サティンを隔てる、結界のようなものが張られているのだろう。
サティンからは全て丸見えで、人間に化けた鎖縛からは何も見えないからくりだ。
おまけに『音』は結界の外には届かない。
しかし、関わるな、と言う妖鬼の言葉に従う程、捕縛師であるサティンは素直でも経験不足でもなかった。 怖じけついて逃げ出すとでも思ったのか、そのまま背を向けた妖鬼に向けて、素早く封魔具である矢を放った。 サティンの封魔具の最大の長所は、遠方にある敵すら狙える所なのだ。

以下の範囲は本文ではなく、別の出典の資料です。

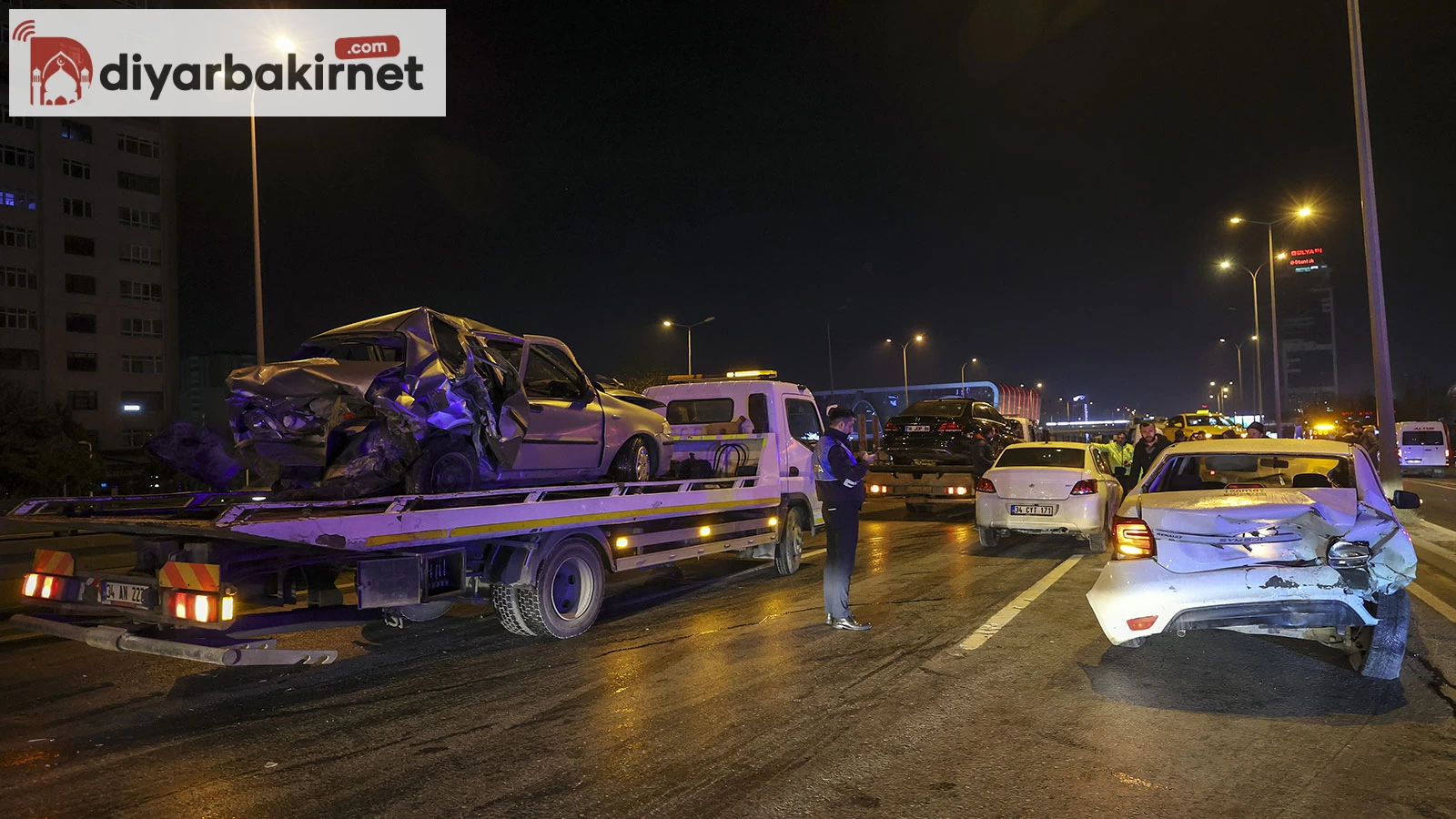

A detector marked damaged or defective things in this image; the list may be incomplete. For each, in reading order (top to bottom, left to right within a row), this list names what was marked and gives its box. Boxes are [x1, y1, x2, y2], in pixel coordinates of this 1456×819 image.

卑怯だろうが何だろうが、勝手に言ってくれればいいのよ――と、もしかしたら、捨て台詞になったかもしれない言葉は、しかし発せられる事は無かった。
放たれた矢は、緑の妖精に擦り傷つける事無く、砕け散ったのだ!

くすくすくす

鮮やかな緑の妖精を、強大過ぎる程の妖気が取り巻いたのはその時であった。
そして初めてサティンは、妖貴である自分の護り手でさえ、一歩も動けずにいる理由を知ったのだ。
妖鬼達に刻まれた妖気の波動には大いに覚えがあった。
ラエスリールが浮城に来た当時、彼女に引っ付いていた、物騒なアレだ。
なんで...。
深紅の青年に恨みを買った覚えは無い。
大体妹分のラエスリールが、こんな風に自分達を貶める事を許すだろうか?
...有り得ない――これだけは自信を持って断言出来る。

「だから、早くお帰りと言っているのですよ」

今度こそ緑の妖鬼はサティンに背を向けて、女の髪に絡まれて身動きが取れない『屈強の男』の背後にスイと移動した。 その手には、いつの間にかギラギラとした剣が握られていた。

...ならば、あの性悪な深紅の青年は、面白がってこんな事を仕組んでくれたのだ。
沸々と静かな怒りが湧いて来た。
あ、あんのぉ...極悪迷惑大魔神っっっっ!!!!!!

「鎖縛っっ!! さっさと正体をバラせばいいのよっ!!」

届かないとは分かってはいても、叫ばずにはいられなかった。

「気をつけなさいって、言ってるのよっっっ!!!」

悲痛な叫びも虚しく、妖鬼の剣は、鎖縛に向かって振り下ろされた――。